The speed with which she is given a sedative and the professionalism of the soldiers leave the impression that a set protocol is in place and well-practised, if somewhat inhuman. Michael is given a phone number and told to drink water every hour. A soldier sets an alarm on his phone to this effect and the tolling of the alarm through the first act is a constant reminder of how he is moving away from the zero hour when he first discovered his son was dead into a future in which he is no more. Almost all of this is in extreme close up as if the family’s world has shrunk to include only their grief and nothing else. Noises are loud and unexpected. The whole tone is that of a raw exposed nerve being prodded by the camera.

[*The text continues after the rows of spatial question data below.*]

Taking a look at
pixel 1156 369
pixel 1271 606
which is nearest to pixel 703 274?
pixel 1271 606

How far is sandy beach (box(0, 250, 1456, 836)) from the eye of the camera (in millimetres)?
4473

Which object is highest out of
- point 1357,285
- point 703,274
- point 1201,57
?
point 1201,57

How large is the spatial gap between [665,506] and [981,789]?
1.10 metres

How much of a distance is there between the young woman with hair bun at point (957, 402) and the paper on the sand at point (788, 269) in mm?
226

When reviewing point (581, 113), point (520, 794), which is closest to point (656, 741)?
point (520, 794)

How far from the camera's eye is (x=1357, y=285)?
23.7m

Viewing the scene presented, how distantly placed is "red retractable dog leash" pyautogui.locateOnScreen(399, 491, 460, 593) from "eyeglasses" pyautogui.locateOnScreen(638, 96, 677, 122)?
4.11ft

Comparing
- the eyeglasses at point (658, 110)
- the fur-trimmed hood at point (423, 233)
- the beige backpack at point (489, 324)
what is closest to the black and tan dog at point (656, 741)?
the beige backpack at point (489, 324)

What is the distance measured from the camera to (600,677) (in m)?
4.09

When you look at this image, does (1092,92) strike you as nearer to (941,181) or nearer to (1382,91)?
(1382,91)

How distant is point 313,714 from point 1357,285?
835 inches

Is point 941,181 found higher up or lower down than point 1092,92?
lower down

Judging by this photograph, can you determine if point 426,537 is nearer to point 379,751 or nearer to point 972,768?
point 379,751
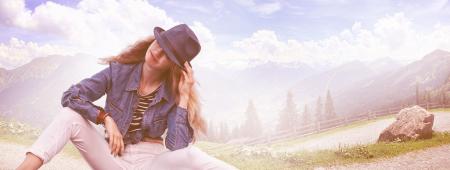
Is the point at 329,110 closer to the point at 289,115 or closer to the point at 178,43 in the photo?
the point at 289,115

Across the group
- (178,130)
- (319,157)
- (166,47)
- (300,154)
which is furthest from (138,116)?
(319,157)

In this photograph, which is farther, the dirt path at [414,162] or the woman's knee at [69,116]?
the dirt path at [414,162]

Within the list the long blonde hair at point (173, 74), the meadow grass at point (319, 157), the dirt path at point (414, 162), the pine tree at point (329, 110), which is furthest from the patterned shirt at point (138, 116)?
the pine tree at point (329, 110)

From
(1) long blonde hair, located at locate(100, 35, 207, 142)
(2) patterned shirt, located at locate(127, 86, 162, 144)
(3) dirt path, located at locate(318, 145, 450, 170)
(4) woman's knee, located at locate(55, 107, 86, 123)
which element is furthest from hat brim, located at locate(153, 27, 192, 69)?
(3) dirt path, located at locate(318, 145, 450, 170)

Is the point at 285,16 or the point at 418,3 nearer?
the point at 418,3

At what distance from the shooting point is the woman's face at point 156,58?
300cm

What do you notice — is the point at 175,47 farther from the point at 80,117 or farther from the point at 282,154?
the point at 282,154

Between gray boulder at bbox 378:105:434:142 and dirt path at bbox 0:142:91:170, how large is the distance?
278 inches

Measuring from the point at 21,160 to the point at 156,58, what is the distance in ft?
17.6

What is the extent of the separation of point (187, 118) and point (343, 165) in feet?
18.8

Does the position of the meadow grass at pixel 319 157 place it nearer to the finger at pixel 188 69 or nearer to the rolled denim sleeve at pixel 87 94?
the finger at pixel 188 69

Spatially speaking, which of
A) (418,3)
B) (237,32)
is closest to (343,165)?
(418,3)

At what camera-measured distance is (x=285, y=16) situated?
466 inches

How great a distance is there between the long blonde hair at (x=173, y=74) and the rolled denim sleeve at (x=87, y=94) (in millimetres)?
157
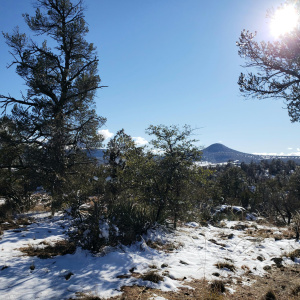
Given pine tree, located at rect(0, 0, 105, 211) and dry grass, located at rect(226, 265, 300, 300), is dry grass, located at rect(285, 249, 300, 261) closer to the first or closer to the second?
dry grass, located at rect(226, 265, 300, 300)

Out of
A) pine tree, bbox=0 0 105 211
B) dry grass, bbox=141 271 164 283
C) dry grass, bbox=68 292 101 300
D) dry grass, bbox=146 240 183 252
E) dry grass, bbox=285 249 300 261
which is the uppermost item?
pine tree, bbox=0 0 105 211

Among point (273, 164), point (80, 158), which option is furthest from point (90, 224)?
point (273, 164)

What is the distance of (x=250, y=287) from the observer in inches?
143

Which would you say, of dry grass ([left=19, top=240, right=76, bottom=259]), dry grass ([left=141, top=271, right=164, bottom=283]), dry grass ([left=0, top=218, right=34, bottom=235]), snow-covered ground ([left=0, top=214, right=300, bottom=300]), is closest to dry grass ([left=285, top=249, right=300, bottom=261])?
snow-covered ground ([left=0, top=214, right=300, bottom=300])

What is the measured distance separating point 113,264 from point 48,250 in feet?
5.56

Michael will kick the dog, burn himself with the hot water tap and almost collapse at the sight of his son’s face on his identity card. The bureaucracy of death continues with the state an intrusive presence, claiming the fallen soldier as their own. The second act shows us Jonathan (Yonatan Shiray) and three other soldiers guarding an out of the way roadblock, where the only thing to pass for hours is a lone camel. The soldiers kill time with stories and jokes and the greatest danger seems to be the subsidence of the container in which they bunk, which is sinking into the mud. Their whole world has a rusting, dripping and grimy texture which Maoz scans from above in extreme close up, a series of shots which hark back to Tarkovsky’s Zone by way of Jeunet’s Delicatessen.
The young men are gripped by a nostalgia for a youth they’re not having, losing themselves in dance, old music and film references. Visually everything is rich in its tactile messiness in contrast to the antiseptic postmodernism of the family apartment. These boys must also man the heavy machine guns now and then though the story takes place in a time of apparent peace, as visiting officer reminds the troops: “We are at war, have no doubt about it.” The final act returns to the family apartment but with things changed; relationships most of all. Bitterness vies with some sort of liveable acceptance and the outcome is yet uncertain. The atmosphere is duller, still with the possibility of pain and the focus has shifted from Michael to Daphne whose voice is finally heard.
“I leaned on you to make you feel strong,” she tells him, bluntly. Whereas Lebanon played out within the confines of a tank, Foxtrot is a bold and imaginative portrait of the confines of family. Maoz stylistically pulling out all the stops – an animated sequence is perhaps a stop too far – but the result is, for all the emotional depths of its subject matter, a humorous and entertaining movie. In the last act, Michael explains the Foxtrot, revealing the film’s and perhaps life’s structure: you go forward, to the right, you go backwards then to the left and you end where you started. Of course you don’t end up when you started and in this gap lives all the pain and joy.